_Reading text_
=== Begin Enclosure ===

Oxygen Transport Capacity: Rest vs. Exercise

Comparing Oxygen Transport Capacity: Rest and Exercise

Oxygen transport by blood is essential for proper cellular metabolism in all tissues of the organism. O₂ is transported in two forms:

• A small percentage circulates dissolved in the plasma; its solubility is very low (0.3 ml of O₂ in 100 ml of blood).
• The remaining 97% is carried by hemoglobin through reversible binding.

Under normal conditions, O₂ is transported to tissues almost entirely by hemoglobin. The resting oxygen consumption of a normal individual is about 250 ml/min, and intense exercise can increase this more than 10 times. Atmospheric oxygen is the source of oxygen consumed at the mitochondrial level and reaches the alveoli through ventilation. From there, it diffuses into the pulmonary capillary blood and is transported to cells by the circulatory system. While some oxygen is physically dissolved in plasma, more than 98% of the gas is transported in chemical combination with hemoglobin (Hb) in red blood cells.

The oxygen that diffuses from the alveolar spaces into pulmonary capillary blood is transported to cells by the circulatory system. The dissolved oxygen is only a small fraction of the total oxygen content of blood and is directly related to the partial pressure of oxygen. For each mmHg of partial pressure of oxygen, 0.003 ml O₂ dissolves per 100 ml of blood. Thus, under normal conditions, with P_aO₂ near 100 mmHg, this value is 0.3 ml/100 ml blood volume—totally inadequate for metabolic requirements.

=== End Enclosure ===

_Work instructions_
[A] According to the oxygen transport text, what is the resting oxygen consumption of a normal individual?
[B] Edit the stretch of the oxygen transport text from "Comparing Oxygen Transport" through "through reversible binding." so that "plasma" is replaced with "blood plasma".
[C] Pick up the oxygen transport text where it stops and continue it.
The material after this point is separate from the oxygen transport text.

Saved entries
=== Begin Enclosure ===

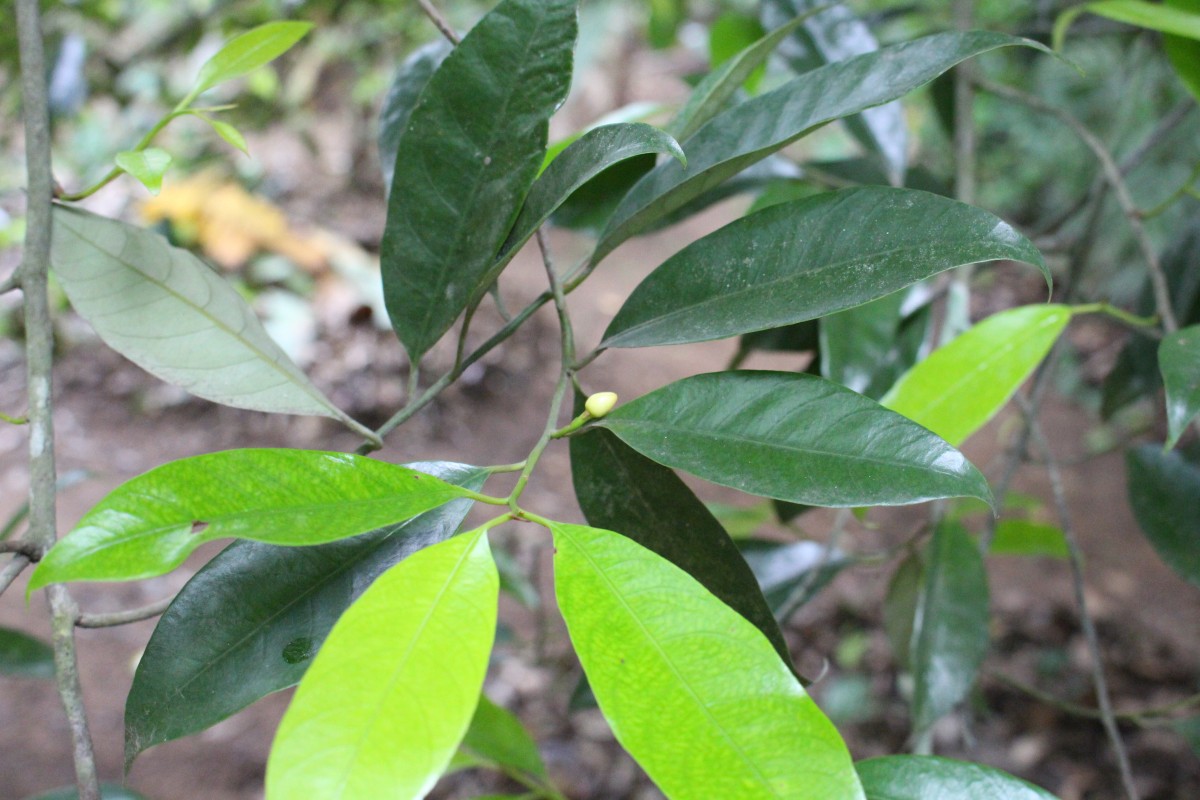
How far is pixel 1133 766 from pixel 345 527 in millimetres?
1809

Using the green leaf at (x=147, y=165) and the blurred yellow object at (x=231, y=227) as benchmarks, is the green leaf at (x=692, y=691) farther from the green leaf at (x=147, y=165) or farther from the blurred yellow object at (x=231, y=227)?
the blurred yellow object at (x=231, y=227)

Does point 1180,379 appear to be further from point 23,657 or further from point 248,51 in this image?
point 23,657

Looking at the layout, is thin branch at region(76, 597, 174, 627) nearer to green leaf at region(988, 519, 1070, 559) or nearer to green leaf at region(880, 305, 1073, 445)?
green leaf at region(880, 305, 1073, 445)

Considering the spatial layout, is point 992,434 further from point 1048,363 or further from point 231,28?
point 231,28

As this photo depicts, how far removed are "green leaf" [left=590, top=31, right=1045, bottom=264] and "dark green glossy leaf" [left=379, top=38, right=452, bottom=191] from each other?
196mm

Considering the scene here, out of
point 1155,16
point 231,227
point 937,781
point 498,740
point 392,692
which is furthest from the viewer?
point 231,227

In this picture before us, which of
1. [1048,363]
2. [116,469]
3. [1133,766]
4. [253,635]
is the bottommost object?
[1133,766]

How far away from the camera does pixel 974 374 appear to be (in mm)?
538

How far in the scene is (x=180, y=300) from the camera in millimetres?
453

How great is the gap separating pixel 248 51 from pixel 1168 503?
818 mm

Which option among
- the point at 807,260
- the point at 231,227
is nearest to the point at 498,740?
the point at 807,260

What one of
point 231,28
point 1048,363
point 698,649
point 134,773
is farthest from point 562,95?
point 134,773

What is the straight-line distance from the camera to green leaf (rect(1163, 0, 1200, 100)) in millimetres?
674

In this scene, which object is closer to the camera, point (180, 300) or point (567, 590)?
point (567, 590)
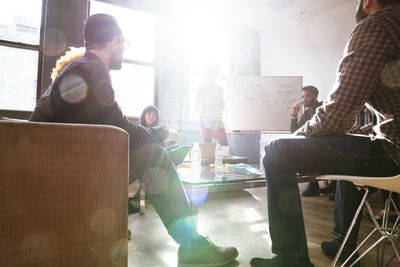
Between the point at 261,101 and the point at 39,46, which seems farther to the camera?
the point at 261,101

=== End Enclosure ===

_Answers to the exercise_
[A] About 250 ml/min.

[B]
Comparing Oxygen Transport Capacity: Rest and Exercise

Oxygen transport by blood is essential for proper cellular metabolism in all tissues of the organism. O₂ is transported in two forms:

• A small percentage circulates dissolved in the blood plasma; its solubility is very low (0.3 ml of O₂ in 100 ml of blood).
• The remaining 97% is carried by hemoglobin through reversible binding.

[C]
However, dissolved oxygen has considerable physiological importance since its pressure determines both the degree of hemoglobin saturation and the diffusion or movement of oxygen from blood to tissues.

Key Factors Influencing Energy Cost and Oxygen Consumption During Exercise

The key factors involved in the energy cost and consumption of oxygen during exercise include:

1. Essential Features of the Effort:
   • Power: Higher power leads to higher O₂ consumption.
   • Muscle Mass: Greater muscle mass affected by the effort results in greater O₂ consumption.
   • Execution Speed: Speed determines O₂ consumption; there is an optimum speed that minimizes O₂ consumption. Above and below this optimum, energy expenditure and O₂ consumption are higher.
2. Duration of Activity: Oxygen uptake and energy expenditure increase over the duration of the activity, even without power variation, due to the gradual onset of fatigue.
3. Constraints and Systems: Work done under good ergonomic conditions means less energy waste and lower oxygen consumption. Hence the importance of biomechanical knowledge of the movement and its potential for improvement to reduce metabolic cost. Using materials that optimize effort can lead to significant energy savings.
4. Level of Training: Training increases energy efficiency, which means that it decreases metabolic cost and oxygen consumption. However, training cannot increase genetically determined aerobic fitness beyond 30%.
5. Climatic and Environmental Factors: Exercise performed under adverse conditions of temperature, humidity, unfavorable wind, or high levels of air pollution requires a higher O₂ supply.
6. Non-Genetic Factors: Age, sex, and motivation also play a role.